Um dos maiores atores que o cinema já viu, Al Pacino chega aos 80 anos esbanjando a sua usual eletricidade. Do tipo imparável em cena apesar da sua baixa estatura, o astro de O Poderoso Chefão escreveu uma história rica recheada de personagens desafiadores em projetos magníficos. Pacino é do tipo inquieto. O tipo de realizador que se alimenta da sua arte. Ele teve que suar para chegar onde se encontra até hoje. Nasceu num bairro pobre, no lado leste do Harlem, em Nova Iorque. Filho de imigrantes sicilianos, Pacino se viu obrigado a sair de casa para viver o sonho de ser ator. Para financiar seus estudos, ele teve que trabalhar como mensageiro, garçom, faxineiro e garoto de entregas. Neste meio tempo, Pacino dava os seus primeiros passos nos palcos no circuito 'underground' dos teatros de NY. Recusado inicialmente pelo Actors Studios, um erro que viria a ser reparado anos mais tarde, o então jovem ator foi admitido pelo HB Studio e conheceu o seu grande mentor, o veterano Charles Laughton (Testemunha de Acusação). O sucesso, no entanto, custou a chegar. Antes de se tornar uma estrela de Hollywood, Pacino conheceu o desemprego, chegou a dormir na rua, em teatros e\ou na casa de amigos. Nada podia o parar. O seu talento logo se tornou evidente.
_ _ _ _
* _O QUE FAZER_:
1 - Segundo o texto sobre Al Pacino, onde ele nasceu?
2 - Reescreva em forma de lista, de modo mais breve e mantendo os fatos principais, o parágrafo do texto sobre Al Pacino que começa com "Um dos maiores atores".
3 - Liste todos os trabalhos que, segundo o texto sobre Al Pacino, ele fez para financiar os seus estudos.

* _SEÇÃO DE DADOS_:
_ _ _ _
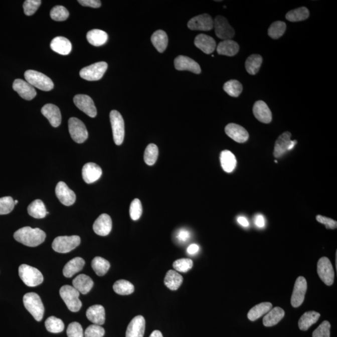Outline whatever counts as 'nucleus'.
<instances>
[{"instance_id":"1","label":"nucleus","mask_w":337,"mask_h":337,"mask_svg":"<svg viewBox=\"0 0 337 337\" xmlns=\"http://www.w3.org/2000/svg\"><path fill=\"white\" fill-rule=\"evenodd\" d=\"M14 238L25 246L37 247L45 241L46 234L39 228L25 227L15 232Z\"/></svg>"},{"instance_id":"2","label":"nucleus","mask_w":337,"mask_h":337,"mask_svg":"<svg viewBox=\"0 0 337 337\" xmlns=\"http://www.w3.org/2000/svg\"><path fill=\"white\" fill-rule=\"evenodd\" d=\"M24 303L25 308L32 314L36 320L40 321L42 320L45 308L42 299L37 293H26L24 297Z\"/></svg>"},{"instance_id":"3","label":"nucleus","mask_w":337,"mask_h":337,"mask_svg":"<svg viewBox=\"0 0 337 337\" xmlns=\"http://www.w3.org/2000/svg\"><path fill=\"white\" fill-rule=\"evenodd\" d=\"M80 292L73 286L64 285L60 288V294L69 310L77 312L82 307V302L79 299Z\"/></svg>"},{"instance_id":"4","label":"nucleus","mask_w":337,"mask_h":337,"mask_svg":"<svg viewBox=\"0 0 337 337\" xmlns=\"http://www.w3.org/2000/svg\"><path fill=\"white\" fill-rule=\"evenodd\" d=\"M25 80L31 85L44 91H50L54 88V84L49 77L38 71L28 70L25 73Z\"/></svg>"},{"instance_id":"5","label":"nucleus","mask_w":337,"mask_h":337,"mask_svg":"<svg viewBox=\"0 0 337 337\" xmlns=\"http://www.w3.org/2000/svg\"><path fill=\"white\" fill-rule=\"evenodd\" d=\"M19 272L22 280L28 287L39 285L44 280L43 274L39 270L27 264L20 265Z\"/></svg>"},{"instance_id":"6","label":"nucleus","mask_w":337,"mask_h":337,"mask_svg":"<svg viewBox=\"0 0 337 337\" xmlns=\"http://www.w3.org/2000/svg\"><path fill=\"white\" fill-rule=\"evenodd\" d=\"M80 243L81 239L78 236H59L53 241L52 248L56 252L66 254L72 251Z\"/></svg>"},{"instance_id":"7","label":"nucleus","mask_w":337,"mask_h":337,"mask_svg":"<svg viewBox=\"0 0 337 337\" xmlns=\"http://www.w3.org/2000/svg\"><path fill=\"white\" fill-rule=\"evenodd\" d=\"M108 66V64L104 61L96 63L83 68L80 71V75L87 81H98L103 78Z\"/></svg>"},{"instance_id":"8","label":"nucleus","mask_w":337,"mask_h":337,"mask_svg":"<svg viewBox=\"0 0 337 337\" xmlns=\"http://www.w3.org/2000/svg\"><path fill=\"white\" fill-rule=\"evenodd\" d=\"M110 121L115 144L121 145L124 139V119L118 111L112 110L110 112Z\"/></svg>"},{"instance_id":"9","label":"nucleus","mask_w":337,"mask_h":337,"mask_svg":"<svg viewBox=\"0 0 337 337\" xmlns=\"http://www.w3.org/2000/svg\"><path fill=\"white\" fill-rule=\"evenodd\" d=\"M68 127L71 138L76 142L81 144L88 139V130L80 119L76 117H71L69 119Z\"/></svg>"},{"instance_id":"10","label":"nucleus","mask_w":337,"mask_h":337,"mask_svg":"<svg viewBox=\"0 0 337 337\" xmlns=\"http://www.w3.org/2000/svg\"><path fill=\"white\" fill-rule=\"evenodd\" d=\"M317 273L319 277L325 284L328 286L333 284L335 279V272L332 264L327 257H323L319 259Z\"/></svg>"},{"instance_id":"11","label":"nucleus","mask_w":337,"mask_h":337,"mask_svg":"<svg viewBox=\"0 0 337 337\" xmlns=\"http://www.w3.org/2000/svg\"><path fill=\"white\" fill-rule=\"evenodd\" d=\"M296 140H291V133L290 132H285L278 137L275 142L274 155L275 158L282 157L285 153L288 150H292L295 145L297 144Z\"/></svg>"},{"instance_id":"12","label":"nucleus","mask_w":337,"mask_h":337,"mask_svg":"<svg viewBox=\"0 0 337 337\" xmlns=\"http://www.w3.org/2000/svg\"><path fill=\"white\" fill-rule=\"evenodd\" d=\"M214 27L217 37L221 40H231L235 35V31L226 18L218 16L214 21Z\"/></svg>"},{"instance_id":"13","label":"nucleus","mask_w":337,"mask_h":337,"mask_svg":"<svg viewBox=\"0 0 337 337\" xmlns=\"http://www.w3.org/2000/svg\"><path fill=\"white\" fill-rule=\"evenodd\" d=\"M307 289V280L303 277H299L296 280L294 288L291 297V305L297 308L302 304Z\"/></svg>"},{"instance_id":"14","label":"nucleus","mask_w":337,"mask_h":337,"mask_svg":"<svg viewBox=\"0 0 337 337\" xmlns=\"http://www.w3.org/2000/svg\"><path fill=\"white\" fill-rule=\"evenodd\" d=\"M74 103L78 109L91 117H95L97 110L94 101L85 94H78L73 99Z\"/></svg>"},{"instance_id":"15","label":"nucleus","mask_w":337,"mask_h":337,"mask_svg":"<svg viewBox=\"0 0 337 337\" xmlns=\"http://www.w3.org/2000/svg\"><path fill=\"white\" fill-rule=\"evenodd\" d=\"M188 27L191 30L210 31L214 28V20L208 14L200 15L191 19Z\"/></svg>"},{"instance_id":"16","label":"nucleus","mask_w":337,"mask_h":337,"mask_svg":"<svg viewBox=\"0 0 337 337\" xmlns=\"http://www.w3.org/2000/svg\"><path fill=\"white\" fill-rule=\"evenodd\" d=\"M55 191L56 196L63 205L70 206L75 203V193L68 187L66 183L62 181L59 182L56 185Z\"/></svg>"},{"instance_id":"17","label":"nucleus","mask_w":337,"mask_h":337,"mask_svg":"<svg viewBox=\"0 0 337 337\" xmlns=\"http://www.w3.org/2000/svg\"><path fill=\"white\" fill-rule=\"evenodd\" d=\"M13 89L22 97L23 99L30 101L37 96V91H36L34 87L31 85L27 81L21 80V79H17L14 81L13 84Z\"/></svg>"},{"instance_id":"18","label":"nucleus","mask_w":337,"mask_h":337,"mask_svg":"<svg viewBox=\"0 0 337 337\" xmlns=\"http://www.w3.org/2000/svg\"><path fill=\"white\" fill-rule=\"evenodd\" d=\"M225 132L230 138L239 143H244L249 139V135L244 127L235 123L227 124Z\"/></svg>"},{"instance_id":"19","label":"nucleus","mask_w":337,"mask_h":337,"mask_svg":"<svg viewBox=\"0 0 337 337\" xmlns=\"http://www.w3.org/2000/svg\"><path fill=\"white\" fill-rule=\"evenodd\" d=\"M175 66L179 71H190L195 74H200L201 69L199 64L188 56H179L175 59Z\"/></svg>"},{"instance_id":"20","label":"nucleus","mask_w":337,"mask_h":337,"mask_svg":"<svg viewBox=\"0 0 337 337\" xmlns=\"http://www.w3.org/2000/svg\"><path fill=\"white\" fill-rule=\"evenodd\" d=\"M145 328L144 318L141 315L135 316L127 326L126 337H143Z\"/></svg>"},{"instance_id":"21","label":"nucleus","mask_w":337,"mask_h":337,"mask_svg":"<svg viewBox=\"0 0 337 337\" xmlns=\"http://www.w3.org/2000/svg\"><path fill=\"white\" fill-rule=\"evenodd\" d=\"M103 174L101 168L93 162L86 163L82 170L83 178L87 184H91L99 180Z\"/></svg>"},{"instance_id":"22","label":"nucleus","mask_w":337,"mask_h":337,"mask_svg":"<svg viewBox=\"0 0 337 337\" xmlns=\"http://www.w3.org/2000/svg\"><path fill=\"white\" fill-rule=\"evenodd\" d=\"M253 113L256 118L262 123L269 124L272 121L271 111L265 102L258 101L255 102L253 107Z\"/></svg>"},{"instance_id":"23","label":"nucleus","mask_w":337,"mask_h":337,"mask_svg":"<svg viewBox=\"0 0 337 337\" xmlns=\"http://www.w3.org/2000/svg\"><path fill=\"white\" fill-rule=\"evenodd\" d=\"M112 229L111 217L106 214H101L93 224V230L96 234L106 236L110 233Z\"/></svg>"},{"instance_id":"24","label":"nucleus","mask_w":337,"mask_h":337,"mask_svg":"<svg viewBox=\"0 0 337 337\" xmlns=\"http://www.w3.org/2000/svg\"><path fill=\"white\" fill-rule=\"evenodd\" d=\"M42 113L47 117L53 127H57L61 124V112L60 109L55 104H46L42 109Z\"/></svg>"},{"instance_id":"25","label":"nucleus","mask_w":337,"mask_h":337,"mask_svg":"<svg viewBox=\"0 0 337 337\" xmlns=\"http://www.w3.org/2000/svg\"><path fill=\"white\" fill-rule=\"evenodd\" d=\"M195 45L206 54L213 53L216 48V41L213 38L205 34L197 36L195 40Z\"/></svg>"},{"instance_id":"26","label":"nucleus","mask_w":337,"mask_h":337,"mask_svg":"<svg viewBox=\"0 0 337 337\" xmlns=\"http://www.w3.org/2000/svg\"><path fill=\"white\" fill-rule=\"evenodd\" d=\"M86 316L95 325H103L105 323V309L101 305L91 306L86 311Z\"/></svg>"},{"instance_id":"27","label":"nucleus","mask_w":337,"mask_h":337,"mask_svg":"<svg viewBox=\"0 0 337 337\" xmlns=\"http://www.w3.org/2000/svg\"><path fill=\"white\" fill-rule=\"evenodd\" d=\"M50 47L55 52L62 55H68L72 50V45L70 41L63 37L55 38L52 41Z\"/></svg>"},{"instance_id":"28","label":"nucleus","mask_w":337,"mask_h":337,"mask_svg":"<svg viewBox=\"0 0 337 337\" xmlns=\"http://www.w3.org/2000/svg\"><path fill=\"white\" fill-rule=\"evenodd\" d=\"M73 287H75L79 292L82 294H87L92 289L94 282L91 277L85 274L78 275L73 280Z\"/></svg>"},{"instance_id":"29","label":"nucleus","mask_w":337,"mask_h":337,"mask_svg":"<svg viewBox=\"0 0 337 337\" xmlns=\"http://www.w3.org/2000/svg\"><path fill=\"white\" fill-rule=\"evenodd\" d=\"M85 264V261L81 257H75L69 261L64 267L63 275L67 278H71L76 273L81 271Z\"/></svg>"},{"instance_id":"30","label":"nucleus","mask_w":337,"mask_h":337,"mask_svg":"<svg viewBox=\"0 0 337 337\" xmlns=\"http://www.w3.org/2000/svg\"><path fill=\"white\" fill-rule=\"evenodd\" d=\"M87 40L94 47H101L108 42V35L103 30L94 29L87 33Z\"/></svg>"},{"instance_id":"31","label":"nucleus","mask_w":337,"mask_h":337,"mask_svg":"<svg viewBox=\"0 0 337 337\" xmlns=\"http://www.w3.org/2000/svg\"><path fill=\"white\" fill-rule=\"evenodd\" d=\"M285 311L282 308L276 307L271 309L263 318V324L265 326L277 325L284 317Z\"/></svg>"},{"instance_id":"32","label":"nucleus","mask_w":337,"mask_h":337,"mask_svg":"<svg viewBox=\"0 0 337 337\" xmlns=\"http://www.w3.org/2000/svg\"><path fill=\"white\" fill-rule=\"evenodd\" d=\"M239 51V46L237 43L232 40H224L219 43L217 48L219 55L227 56H234Z\"/></svg>"},{"instance_id":"33","label":"nucleus","mask_w":337,"mask_h":337,"mask_svg":"<svg viewBox=\"0 0 337 337\" xmlns=\"http://www.w3.org/2000/svg\"><path fill=\"white\" fill-rule=\"evenodd\" d=\"M221 166L225 172L231 173L236 167L237 160L233 153L228 150L222 151L220 155Z\"/></svg>"},{"instance_id":"34","label":"nucleus","mask_w":337,"mask_h":337,"mask_svg":"<svg viewBox=\"0 0 337 337\" xmlns=\"http://www.w3.org/2000/svg\"><path fill=\"white\" fill-rule=\"evenodd\" d=\"M320 314L315 311H307L303 314L298 321V327L301 330L306 331L320 318Z\"/></svg>"},{"instance_id":"35","label":"nucleus","mask_w":337,"mask_h":337,"mask_svg":"<svg viewBox=\"0 0 337 337\" xmlns=\"http://www.w3.org/2000/svg\"><path fill=\"white\" fill-rule=\"evenodd\" d=\"M28 213L36 219L45 218L48 213L44 203L40 199L33 201L28 207Z\"/></svg>"},{"instance_id":"36","label":"nucleus","mask_w":337,"mask_h":337,"mask_svg":"<svg viewBox=\"0 0 337 337\" xmlns=\"http://www.w3.org/2000/svg\"><path fill=\"white\" fill-rule=\"evenodd\" d=\"M151 42L157 52L163 53L166 49L168 45V37L166 33L163 30H157L153 33Z\"/></svg>"},{"instance_id":"37","label":"nucleus","mask_w":337,"mask_h":337,"mask_svg":"<svg viewBox=\"0 0 337 337\" xmlns=\"http://www.w3.org/2000/svg\"><path fill=\"white\" fill-rule=\"evenodd\" d=\"M183 282V277L178 272L170 270L167 272L164 279V284L171 290H178Z\"/></svg>"},{"instance_id":"38","label":"nucleus","mask_w":337,"mask_h":337,"mask_svg":"<svg viewBox=\"0 0 337 337\" xmlns=\"http://www.w3.org/2000/svg\"><path fill=\"white\" fill-rule=\"evenodd\" d=\"M272 308V304L270 302H263L255 305L247 314L248 318L251 321L257 320L262 315L267 314Z\"/></svg>"},{"instance_id":"39","label":"nucleus","mask_w":337,"mask_h":337,"mask_svg":"<svg viewBox=\"0 0 337 337\" xmlns=\"http://www.w3.org/2000/svg\"><path fill=\"white\" fill-rule=\"evenodd\" d=\"M91 266L99 276H103L110 268V263L101 257H96L92 260Z\"/></svg>"},{"instance_id":"40","label":"nucleus","mask_w":337,"mask_h":337,"mask_svg":"<svg viewBox=\"0 0 337 337\" xmlns=\"http://www.w3.org/2000/svg\"><path fill=\"white\" fill-rule=\"evenodd\" d=\"M310 15L308 10L305 7H300L298 9L291 10L286 14V19L291 22L304 21L307 20Z\"/></svg>"},{"instance_id":"41","label":"nucleus","mask_w":337,"mask_h":337,"mask_svg":"<svg viewBox=\"0 0 337 337\" xmlns=\"http://www.w3.org/2000/svg\"><path fill=\"white\" fill-rule=\"evenodd\" d=\"M263 59L259 55H252L247 59L246 68L250 75H255L259 72L262 63Z\"/></svg>"},{"instance_id":"42","label":"nucleus","mask_w":337,"mask_h":337,"mask_svg":"<svg viewBox=\"0 0 337 337\" xmlns=\"http://www.w3.org/2000/svg\"><path fill=\"white\" fill-rule=\"evenodd\" d=\"M113 289L117 294L127 295L134 292V286L129 281L119 280L114 283Z\"/></svg>"},{"instance_id":"43","label":"nucleus","mask_w":337,"mask_h":337,"mask_svg":"<svg viewBox=\"0 0 337 337\" xmlns=\"http://www.w3.org/2000/svg\"><path fill=\"white\" fill-rule=\"evenodd\" d=\"M45 326L47 330L51 333H58L61 332L65 328V325L61 319L55 316H50L45 321Z\"/></svg>"},{"instance_id":"44","label":"nucleus","mask_w":337,"mask_h":337,"mask_svg":"<svg viewBox=\"0 0 337 337\" xmlns=\"http://www.w3.org/2000/svg\"><path fill=\"white\" fill-rule=\"evenodd\" d=\"M223 88L229 96L237 98L241 94L243 86L239 81L232 80L225 83Z\"/></svg>"},{"instance_id":"45","label":"nucleus","mask_w":337,"mask_h":337,"mask_svg":"<svg viewBox=\"0 0 337 337\" xmlns=\"http://www.w3.org/2000/svg\"><path fill=\"white\" fill-rule=\"evenodd\" d=\"M286 24L284 22L277 21L273 23L268 30V35L272 39H279L284 34L286 30Z\"/></svg>"},{"instance_id":"46","label":"nucleus","mask_w":337,"mask_h":337,"mask_svg":"<svg viewBox=\"0 0 337 337\" xmlns=\"http://www.w3.org/2000/svg\"><path fill=\"white\" fill-rule=\"evenodd\" d=\"M159 150L156 145L150 144L147 145L144 152V161L147 165H154L157 159Z\"/></svg>"},{"instance_id":"47","label":"nucleus","mask_w":337,"mask_h":337,"mask_svg":"<svg viewBox=\"0 0 337 337\" xmlns=\"http://www.w3.org/2000/svg\"><path fill=\"white\" fill-rule=\"evenodd\" d=\"M69 15L68 10L63 6H56L50 12L51 18L56 22L65 21L68 19Z\"/></svg>"},{"instance_id":"48","label":"nucleus","mask_w":337,"mask_h":337,"mask_svg":"<svg viewBox=\"0 0 337 337\" xmlns=\"http://www.w3.org/2000/svg\"><path fill=\"white\" fill-rule=\"evenodd\" d=\"M15 206L12 197L7 196L0 198V215H5L14 210Z\"/></svg>"},{"instance_id":"49","label":"nucleus","mask_w":337,"mask_h":337,"mask_svg":"<svg viewBox=\"0 0 337 337\" xmlns=\"http://www.w3.org/2000/svg\"><path fill=\"white\" fill-rule=\"evenodd\" d=\"M173 266L176 271L186 273L192 269L193 262L190 259H180L176 260Z\"/></svg>"},{"instance_id":"50","label":"nucleus","mask_w":337,"mask_h":337,"mask_svg":"<svg viewBox=\"0 0 337 337\" xmlns=\"http://www.w3.org/2000/svg\"><path fill=\"white\" fill-rule=\"evenodd\" d=\"M130 216L133 221L140 219L142 213L141 202L138 199H135L132 201L129 209Z\"/></svg>"},{"instance_id":"51","label":"nucleus","mask_w":337,"mask_h":337,"mask_svg":"<svg viewBox=\"0 0 337 337\" xmlns=\"http://www.w3.org/2000/svg\"><path fill=\"white\" fill-rule=\"evenodd\" d=\"M331 325L328 321H323L313 332L312 337H330Z\"/></svg>"},{"instance_id":"52","label":"nucleus","mask_w":337,"mask_h":337,"mask_svg":"<svg viewBox=\"0 0 337 337\" xmlns=\"http://www.w3.org/2000/svg\"><path fill=\"white\" fill-rule=\"evenodd\" d=\"M42 1L40 0H27L24 4V9L25 15L27 16H32L39 9Z\"/></svg>"},{"instance_id":"53","label":"nucleus","mask_w":337,"mask_h":337,"mask_svg":"<svg viewBox=\"0 0 337 337\" xmlns=\"http://www.w3.org/2000/svg\"><path fill=\"white\" fill-rule=\"evenodd\" d=\"M105 333V330L101 325H91L89 326L85 330L84 336L85 337H103Z\"/></svg>"},{"instance_id":"54","label":"nucleus","mask_w":337,"mask_h":337,"mask_svg":"<svg viewBox=\"0 0 337 337\" xmlns=\"http://www.w3.org/2000/svg\"><path fill=\"white\" fill-rule=\"evenodd\" d=\"M66 333L68 337H84L82 326L78 322L71 323Z\"/></svg>"},{"instance_id":"55","label":"nucleus","mask_w":337,"mask_h":337,"mask_svg":"<svg viewBox=\"0 0 337 337\" xmlns=\"http://www.w3.org/2000/svg\"><path fill=\"white\" fill-rule=\"evenodd\" d=\"M316 219L318 223L325 225L326 229H335L336 228V221L333 220V219L320 215L316 216Z\"/></svg>"},{"instance_id":"56","label":"nucleus","mask_w":337,"mask_h":337,"mask_svg":"<svg viewBox=\"0 0 337 337\" xmlns=\"http://www.w3.org/2000/svg\"><path fill=\"white\" fill-rule=\"evenodd\" d=\"M176 239L181 243H185V242L189 241L191 237L190 232L186 229H181L178 230L177 233L176 235Z\"/></svg>"},{"instance_id":"57","label":"nucleus","mask_w":337,"mask_h":337,"mask_svg":"<svg viewBox=\"0 0 337 337\" xmlns=\"http://www.w3.org/2000/svg\"><path fill=\"white\" fill-rule=\"evenodd\" d=\"M78 3L84 7L98 9L101 6V2L99 0H78Z\"/></svg>"},{"instance_id":"58","label":"nucleus","mask_w":337,"mask_h":337,"mask_svg":"<svg viewBox=\"0 0 337 337\" xmlns=\"http://www.w3.org/2000/svg\"><path fill=\"white\" fill-rule=\"evenodd\" d=\"M254 223L255 226L259 227V228H263V227H264L265 224L264 217L261 215V214H257L255 217Z\"/></svg>"},{"instance_id":"59","label":"nucleus","mask_w":337,"mask_h":337,"mask_svg":"<svg viewBox=\"0 0 337 337\" xmlns=\"http://www.w3.org/2000/svg\"><path fill=\"white\" fill-rule=\"evenodd\" d=\"M199 251V246L198 244H193L188 247L187 252L189 254L195 255Z\"/></svg>"},{"instance_id":"60","label":"nucleus","mask_w":337,"mask_h":337,"mask_svg":"<svg viewBox=\"0 0 337 337\" xmlns=\"http://www.w3.org/2000/svg\"><path fill=\"white\" fill-rule=\"evenodd\" d=\"M237 221H238V223L241 224L242 226L247 227L249 226V221H247V219L246 218H244V217H239L238 219H237Z\"/></svg>"},{"instance_id":"61","label":"nucleus","mask_w":337,"mask_h":337,"mask_svg":"<svg viewBox=\"0 0 337 337\" xmlns=\"http://www.w3.org/2000/svg\"><path fill=\"white\" fill-rule=\"evenodd\" d=\"M149 337H163L162 334L159 330H154L153 332L150 334Z\"/></svg>"},{"instance_id":"62","label":"nucleus","mask_w":337,"mask_h":337,"mask_svg":"<svg viewBox=\"0 0 337 337\" xmlns=\"http://www.w3.org/2000/svg\"><path fill=\"white\" fill-rule=\"evenodd\" d=\"M14 203H15V205H16V204L19 203V201L15 200V201H14Z\"/></svg>"}]
</instances>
_ _ _ _
* _RESPOSTAS ABAIXO_:
1 - Num bairro pobre no lado leste do Harlem, em Nova Iorque.

2 -
- Al Pacino, astro de O Poderoso Chefão, chega aos 80 anos com a sua eletricidade de sempre.
- Apesar da baixa estatura, é imparável em cena e tem uma carreira rica em personagens desafiadores.
- Nasceu num bairro pobre do lado leste do Harlem, em Nova Iorque, filho de imigrantes sicilianos.
- Saiu de casa para ser ator e, para pagar os estudos, trabalhou como mensageiro, garçom, faxineiro e garoto de entregas.
- Começou nos teatros 'underground' de NY.
- Foi recusado de início pelo Actors Studios, mas entrou no HB Studio, onde conheceu o seu mentor, Charles Laughton.
- Antes da fama, passou por desemprego e dormiu na rua, em teatros e na casa de amigos.
- Nada o parou, e o seu talento logo se tornou evidente.

3 -
- Mensageiro
- Garçom
- Faxineiro
- Garoto de entregas